Table 4. The comparison of five locations in leaf nutrients of kiwifruit orchards from central Shaanxi province†

	Zhouzhi	Mei	Yangling	Wugong	Qishan
N (g/kg)	23.21 ± 1.76a	20.86 ± 2.02b	19.96 ± 2.25bc	18.83 ± 2.44c	19.98 ± 1.03bc
P (g/kg)	1.43 ± 0.25a	1.46 ± 0.33a	1.39 ± 0.29a	1.55 ± 0.42a	1.33 ± 0.23a
K (g/kg)	10.27 ± 3.71ab	9.23 ± 3.63ab	10.62 ± 3.00a	6.88 ± 0.90b	11.14 ± 4.70a
Ca (g/kg)	37.39 ± 4.67c	42.79 ± 5.00ab	39.76 ± 3.66bc	41.15 ± 4.90abc	45.22 ± 8.01a
Mg (g/kg)	6.04 ± 2.49c	8.57 ± 1.99ab	7.42 ± 1.84bc	10.17 ± 1.35a	6.24 ± 1.25c
Fe (mg/kg)	150.86 ± 36.60c	170.09 ± 61.09bc	215.56 ± 18.63ab	250.85 ± 32.32a	238.26 ± 61.83a
Mn (mg/kg)	171.89 ± 147.68a	117.54 ± 62.33a	97.21 ± 17.02a	110.30 ± 35.57a	195.54 ± 149.39a
Cu (mg/kg)	34.80 ± 7.62ab	34.49 ± 8.54ab	40.90 ± 12.46a	30.91 ± 4.73b	38.44 ± 14.35ab
Zn (mg/kg)	22.43 ± 7.51b	26.72 ± 13.31b	39.05 ± 9.09a	25.27 ± 7.05b	32.34 ± 9.93ab
B (mg/kg)	54.94 ± 9.04a	55.57 ± 8.01a	58.82 ± 5.42a	52.03 ± 5.11a	51.27 ± 7.47a
Cl (g/kg)	4.80 ± 1.66a	3.86 ± 0.97ab	3.43 ± 0.46b	4.24 ± 0.60ab	3.98 ± 0.71ab
Na (mg/kg)	178.88 ± 26.89ab	180.54 ± 38.09ab	163.78 ± 17.70bc	199.43 ± 18.45a	145.59 ± 36.10c

† Values are means ± SDs. Different letters indicate significant differences between five locations for each given element at P < 0.05. Zhouzhi, n = 39; Mei, n = 58; Yangling, n = 6; Wugong, n = 7; and Qishan, n = 6.

3. Results

3.1. Evaluation of soil fertility in the kiwifruit orchards of Central Shaanxi

We collected 116 soil samples from the kiwifruit orchards and analyzed 17 parameters representing the soil fertility status. Most of the soils were characterized by high pH and Ca, with average values of 7.54 and 5.68 g/kg respectively (Table 1), indicating that the soils in central Shaanxi’s kiwifruit orchards were calcareous. Moreover, 52.6%, 40.5% and 21.6% of the orchards had excess soil NO₃^–-N, Cu and salt, respectively (Table 1). In contrast, 25.9% of the orchards were low in OM, and over 50.0% of the soil samples were deficient in Fe, Mn, Zn and Cl (Table 1). Additionally, 31.9% and 33.6% of the soils were excessive but 26.7% and 50.9% of the soils were deficient in P and K respectively (Table 1).

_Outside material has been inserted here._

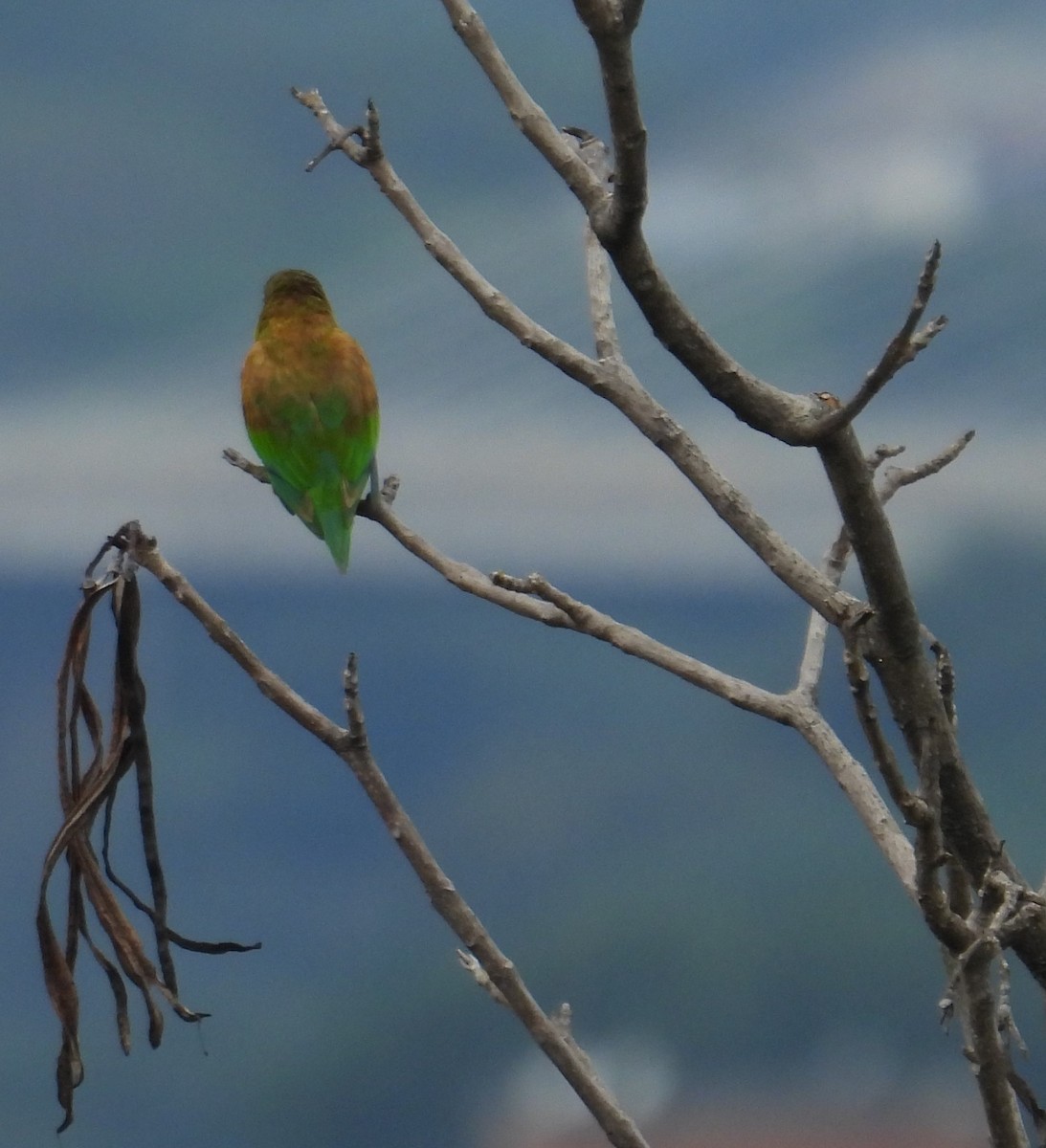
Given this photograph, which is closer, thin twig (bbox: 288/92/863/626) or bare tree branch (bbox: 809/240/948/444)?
bare tree branch (bbox: 809/240/948/444)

Soil pH in Zhouzhi and Qishan was lower than those in Mei, Yangling and Wugong (Table 2). Likewise, soil Ca in Zhouzhi was lower than those in Mei, Yangling and Wugong, with that in Qishan being medium (Table 2). In contrast, soil N, NO₃^–-N and P were higher in Zhouzhi than in the other four locations (Table 2). Additionally, the Wugong’s orchards contained the greatest contents in soil Na and Mg (Table 2). The distribution pattern of each soil parameter at deficiency, optimum and excess levels for the five locations coincided with the statistical results mentioned above (Fig. 1 and Table 2).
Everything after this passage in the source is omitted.